Mudah? Tentu saja tidak. Guna mencapai semua hal itu, perlu terus meningkatkan kualitas guru harus. Sertifikasi guru yang dijalankan sejak 2007 dan rencananya rampung tahun ini, menjadi program andalan pemerintah. Penyelenggaraannya pun selalu dibenahi sebagai upaya konsisten mewujudkan tenaga pendidik yang berkualitas.

Fasilitas Memadai

Pada tataran itu, LPTK hadir untuk tak hanya menghasilkan output yang berkualitas pula tetapi senantiasa mengawal dan memberikan fasilitas memadai. Fasilitas itu tentu saja berupa kurikulum yang teruji, sarana dan prasarana, serta tenaga pendidik yang berkompeten. Hal mendasar tersebut bisa dikatakan menjadi tolok ukur reputasi LPTK.

Pada lain pihak, sekolah sebagai lembaga pendidikan yang bersifat massal, muncul bersamaan dengan proses industrialisasi yang mengakibatkan terjadinya urbanisasi, vokasionalisasi, dan spesialisasi. Kebutuhan riil di lapangan menjadi alasan. Ketika tidak semua siswa lulusan sekolah menengah atas tak bisa melanjutkan ke bangku perkuliahan, LPTK pun harus memberi solusi.

Pemberian beasiswa full study kepada mahasiswa miskin berprestasi adalah salah satu upaya. Hal itu pula yang dilakukan Universitas Negeri Semarang (Unnes). Sejak 2008, Unnes konsisten memberikan alokasi beasiswa kepada mahasiswa baru yang tidak mampu secara ekonomi namun berprestasi akademik. Museum Rekor Dunia Indonesia (Muri) telah mencatatnya sebagai kampus pertama di Indonesia yang memberikan alokasi beasiswa 20% kepada mahasiswa (unnes.ac.id, 14/11/11).

Di sisi lain, lulusan sekolah menengah kejuruan makin dibutuhkan pada era persaingan kerja. Pasalnya, pada tahapan itu remaja mengalami usia produktif. Unnes sepenuhnya sadar, pemberian beasiswa tidak sepenuhnya memfasilitasi mereka yang ingin  meneruskan ke bangku pendidikan tinggi. Karena itu, penguatan sekolah menengah kejuruan (SMK) pun menjadi salah satu upaya.

Penetapan Jateng sebagai Provinsi Vokasi oleh Gubernur Bibit Waluyo dan Mendiknas (sekarang Mendikbud) Prof Dr Bambang Soedibyo MBA pada 12 April 2008, membuat Unnes merasa punya amanat.
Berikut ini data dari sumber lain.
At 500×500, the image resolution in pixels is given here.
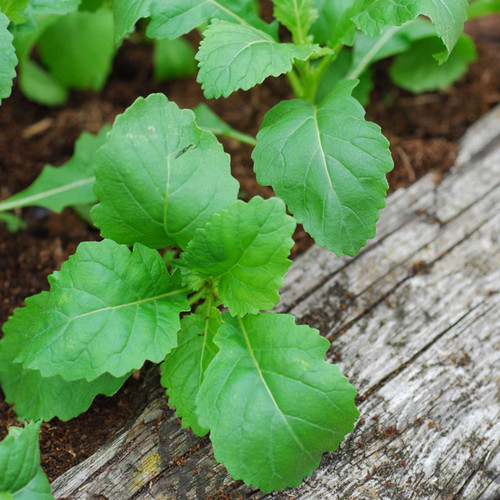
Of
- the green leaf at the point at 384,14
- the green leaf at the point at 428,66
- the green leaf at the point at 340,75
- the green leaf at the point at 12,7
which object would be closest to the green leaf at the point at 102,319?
the green leaf at the point at 12,7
Sebagai salah satu LPTK di Jateng, ia melakukan penguatan pada berbagai bidang, salah satunya menggagas SMK berbasis pesantren.

Dalam Rakor dan Sarasehan SMK Pesantren Se-Jawa dan Madura di Ponpes Roudlotul Mubtadiin Jepara (8/5/13), Mendikbud M Nuh mengemukakan, lulusan SMK harus memiliki kemampuan teknis. Usia produktif begitu eman seandainya tidak mempunyai daya saing. Hal itu sekaligus restu yang dilontarkan oleh pengambil keputusan tertinggi bidang pendidikan di negeri ini.

Ibarat rumah yang telah dibangun, siapa yang mau mengisinya? Tiada lain LPTK-lah yang punya peran lebih untuk melakukan pendampingan. Dia harus bisa mengatasi segala macam kekurangan demi ketercapaian pendidikan yang makin berkualitas. Pengembangan, kerja sama, dan penelitian, sinergis dengan upaya tersebut.


Melalui ikhtiar itu, Unnes tak hanya menjaga reputasi sebagai lembaga pendidikan pencetak guru, tetapi bersama pemerintah berupaya solutif dan meneguhkan pendidikan sebagai cita-cita nasional. Atas upaya itu pula, LPTK harus mampu menyiapkan generasi muda untuk menghadapi tuntutan baru masyarakat modern, bukan hanya jago kandang melainkan juga bisa memberikan kebermanfaatan lebih luas.